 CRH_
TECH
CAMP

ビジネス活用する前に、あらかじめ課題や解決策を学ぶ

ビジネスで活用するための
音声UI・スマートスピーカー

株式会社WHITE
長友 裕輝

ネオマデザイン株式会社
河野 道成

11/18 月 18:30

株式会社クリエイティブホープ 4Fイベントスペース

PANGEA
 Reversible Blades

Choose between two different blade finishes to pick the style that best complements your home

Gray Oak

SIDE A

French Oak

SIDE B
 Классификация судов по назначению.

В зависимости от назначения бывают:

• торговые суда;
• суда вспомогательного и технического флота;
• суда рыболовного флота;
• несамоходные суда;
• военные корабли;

---

Exercise prompt
Retype each line above exactly as written.

Expected answer
 CRH_
TECH
CAMP

ビジネス活用する前に、あらかじめ課題や解決策を学ぶ

ビジネスで活用するための
音声UI・スマートスピーカー

株式会社WHITE
長友 裕輝

ネオマデザイン株式会社
河野 道成

11/18 月 18:30

株式会社クリエイティブホープ 4Fイベントスペース

PANGEA
 Reversible Blades

Choose between two different blade finishes to pick the style that best complements your home

Gray Oak

SIDE A

French Oak

SIDE B
 Классификация судов по назначению.

В зависимости от назначения бывают:

• торговые суда;
• суда вспомогательного и технического флота;
• суда рыболовного флота;
• несамоходные суда;
• военные корабли;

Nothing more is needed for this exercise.